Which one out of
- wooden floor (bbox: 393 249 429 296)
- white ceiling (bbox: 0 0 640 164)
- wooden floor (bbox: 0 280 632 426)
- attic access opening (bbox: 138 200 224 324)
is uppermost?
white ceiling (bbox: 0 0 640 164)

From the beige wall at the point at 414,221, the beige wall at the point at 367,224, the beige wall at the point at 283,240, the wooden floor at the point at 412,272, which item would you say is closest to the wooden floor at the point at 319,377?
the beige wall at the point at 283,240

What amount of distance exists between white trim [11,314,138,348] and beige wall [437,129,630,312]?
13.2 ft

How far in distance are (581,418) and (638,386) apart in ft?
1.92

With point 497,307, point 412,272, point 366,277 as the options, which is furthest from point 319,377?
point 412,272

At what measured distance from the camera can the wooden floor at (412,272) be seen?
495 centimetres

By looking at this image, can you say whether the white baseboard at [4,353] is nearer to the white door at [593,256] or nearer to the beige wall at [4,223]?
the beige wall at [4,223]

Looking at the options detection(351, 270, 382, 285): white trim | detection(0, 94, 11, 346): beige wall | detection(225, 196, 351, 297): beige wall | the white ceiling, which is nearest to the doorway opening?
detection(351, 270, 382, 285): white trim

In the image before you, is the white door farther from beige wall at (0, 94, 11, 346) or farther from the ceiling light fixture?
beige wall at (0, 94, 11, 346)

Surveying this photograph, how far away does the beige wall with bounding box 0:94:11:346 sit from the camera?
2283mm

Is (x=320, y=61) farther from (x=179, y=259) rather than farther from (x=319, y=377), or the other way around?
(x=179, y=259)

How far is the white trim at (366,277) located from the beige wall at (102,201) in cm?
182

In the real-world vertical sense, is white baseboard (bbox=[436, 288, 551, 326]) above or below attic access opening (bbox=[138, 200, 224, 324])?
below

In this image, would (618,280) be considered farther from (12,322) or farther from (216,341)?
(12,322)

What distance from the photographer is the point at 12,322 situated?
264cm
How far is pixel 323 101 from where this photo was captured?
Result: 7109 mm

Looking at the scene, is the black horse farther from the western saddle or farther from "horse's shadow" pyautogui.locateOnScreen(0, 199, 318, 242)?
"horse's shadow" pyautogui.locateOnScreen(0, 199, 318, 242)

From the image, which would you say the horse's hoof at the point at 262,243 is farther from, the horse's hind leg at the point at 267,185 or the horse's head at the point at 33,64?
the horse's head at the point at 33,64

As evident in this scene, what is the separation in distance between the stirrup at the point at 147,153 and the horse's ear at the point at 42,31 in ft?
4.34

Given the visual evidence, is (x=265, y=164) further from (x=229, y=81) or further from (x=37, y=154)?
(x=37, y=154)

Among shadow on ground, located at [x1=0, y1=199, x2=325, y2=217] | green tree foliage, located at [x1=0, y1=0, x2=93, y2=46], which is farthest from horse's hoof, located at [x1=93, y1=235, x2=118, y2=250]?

★ ★ ★ ★

● WHAT YOU ARE ASKED TO DO:
Return the listing above word for word.

● EXPECTED ANSWER:
Which one out of
- wooden floor (bbox: 393 249 429 296)
- white ceiling (bbox: 0 0 640 164)
- wooden floor (bbox: 0 280 632 426)
- attic access opening (bbox: 138 200 224 324)
is uppermost?
white ceiling (bbox: 0 0 640 164)

From the beige wall at the point at 414,221, the beige wall at the point at 367,224, the beige wall at the point at 283,240, the wooden floor at the point at 412,272, which item would you say is closest to the wooden floor at the point at 319,377?
the beige wall at the point at 283,240

What amount of distance exists between white trim [11,314,138,348] and beige wall [437,129,630,312]?
13.2 ft

How far in distance are (581,418) and (638,386) apart in ft?
1.92

With point 497,307, point 412,272, point 366,277 as the options, which is furthest from point 319,377?
point 412,272

At what measured distance from the camera can the wooden floor at (412,272) be seen?
495 centimetres

By looking at this image, can you say whether the white baseboard at [4,353] is nearer to the white door at [593,256] or nearer to the beige wall at [4,223]?
the beige wall at [4,223]

Looking at the options detection(351, 270, 382, 285): white trim | detection(0, 94, 11, 346): beige wall | detection(225, 196, 351, 297): beige wall | the white ceiling, which is nearest to the doorway opening?
detection(351, 270, 382, 285): white trim

In the image before you, is the white door farther from beige wall at (0, 94, 11, 346) or farther from the ceiling light fixture?
beige wall at (0, 94, 11, 346)

Surveying this photograph, how far away does the beige wall with bounding box 0:94:11:346 sit from the camera?
2283mm

Is (x=320, y=61) farther from (x=179, y=259) rather than farther from (x=319, y=377), or the other way around?
(x=179, y=259)

How far is the white trim at (366,277) located from the beige wall at (102,201) in cm?
182

In the real-world vertical sense, is white baseboard (bbox=[436, 288, 551, 326]) above or below attic access opening (bbox=[138, 200, 224, 324])?
below

In this image, would (618,280) be considered farther from (12,322) or farther from (216,341)?
(12,322)

What distance from the photographer is the point at 12,322 situated?
264cm
How far is pixel 323 101 from where this photo was captured?
Result: 7109 mm

Looking at the scene, is the black horse farther from the western saddle or farther from "horse's shadow" pyautogui.locateOnScreen(0, 199, 318, 242)?
"horse's shadow" pyautogui.locateOnScreen(0, 199, 318, 242)

From the image, which would you say the horse's hoof at the point at 262,243 is farther from, the horse's hind leg at the point at 267,185 or the horse's head at the point at 33,64?
the horse's head at the point at 33,64

As evident in this scene, what is the separation in distance between the stirrup at the point at 147,153 and the horse's ear at the point at 42,31 in ft?
4.34

Given the visual evidence, is (x=265, y=164) further from (x=229, y=81) or further from (x=37, y=154)?
(x=37, y=154)

Among shadow on ground, located at [x1=0, y1=199, x2=325, y2=217] | green tree foliage, located at [x1=0, y1=0, x2=93, y2=46], which is farthest from horse's hoof, located at [x1=93, y1=235, x2=118, y2=250]?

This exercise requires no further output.